If $x^a<\ln(x)<x^b$, then how are $a$ and $b$ bounded?

Question

Question: Let $x^a<\ln(x)<x^b$, for sufficiently large $x$. How large can $a$, and how small can $b$ be, such that this inequality stays true?

Context: While reading about computational complexity, I found a lot of complexities expressed in terms of $\ln n$. But it's tricky to relate this to complexities such as $n^{1.2}$. So I tried to find a way of expressing $\ln(x)$ as $x^a$.

Attempt: Clearly $1<\ln(x)<\sqrt{x}$, so $x^0<\ln(x)<x^{0.5}$. Hence, the maximum possible value of $a$ is at least $0$, while $b$ has a minimum of at most $0.5$.

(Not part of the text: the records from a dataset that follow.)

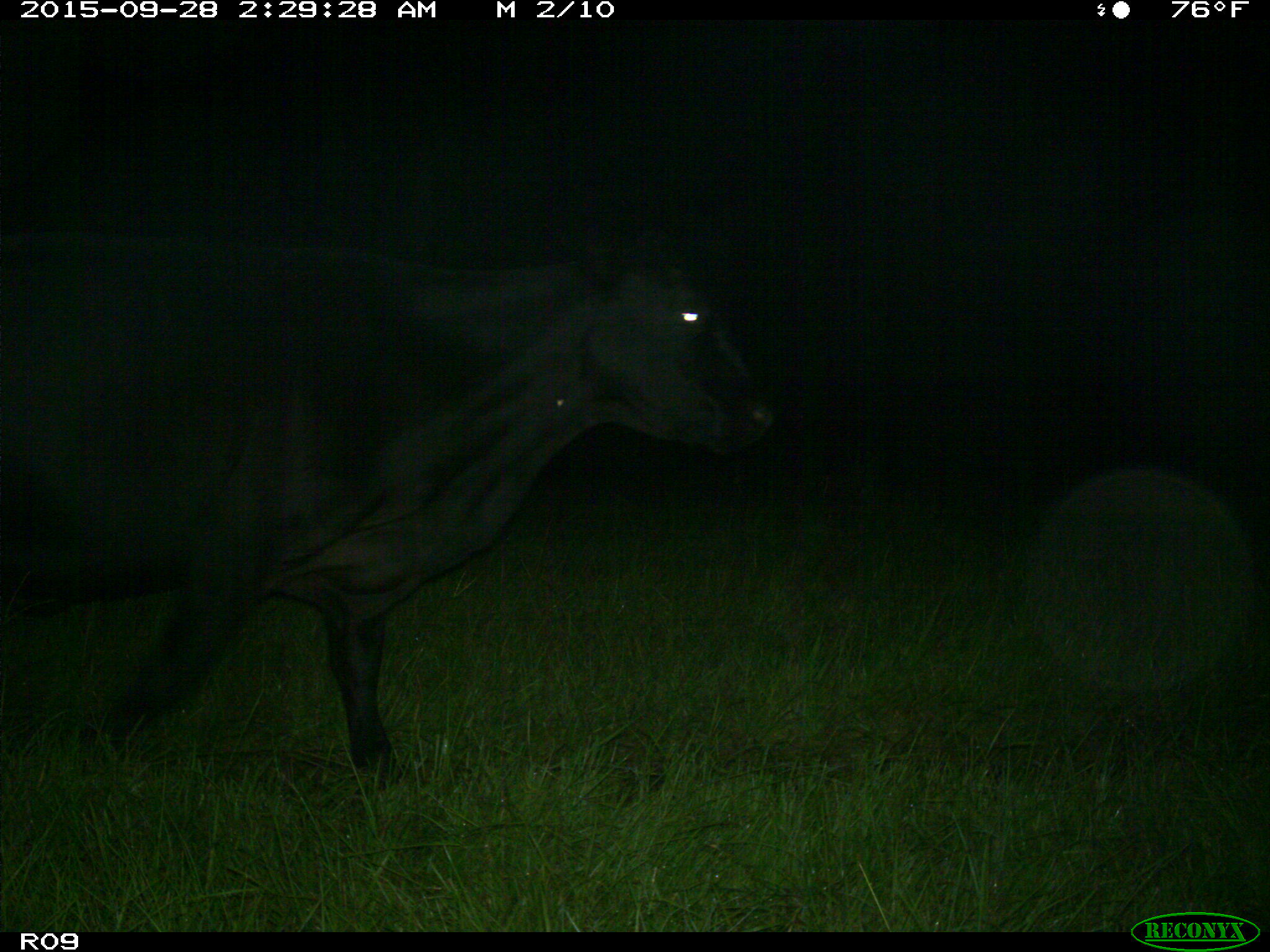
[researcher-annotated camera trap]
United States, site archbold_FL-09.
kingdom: Animalia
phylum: Chordata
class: Mammalia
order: Artiodactyla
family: Bovidae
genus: Bos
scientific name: Bos taurus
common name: domestic cow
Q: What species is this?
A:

But can $a$ be made any larger or $b$ any smaller?

Answer 1

We know that

$$x-1\ge\ln(x)$$

Substituting $x=t^a$ gives us

$$t^a-1\ge a\ln(t)$$

Assuming $a>0$,

$$\frac{t^a-1}a\ge\ln(t)$$

and assuming $a<0$,

$$\frac{t^a-1}a\le\ln(t)$$

Combining both cases gives us

$$\frac{1-t^{-a}}a\le\ln(t)\le\frac{t^a-1}a\quad\forall a>0$$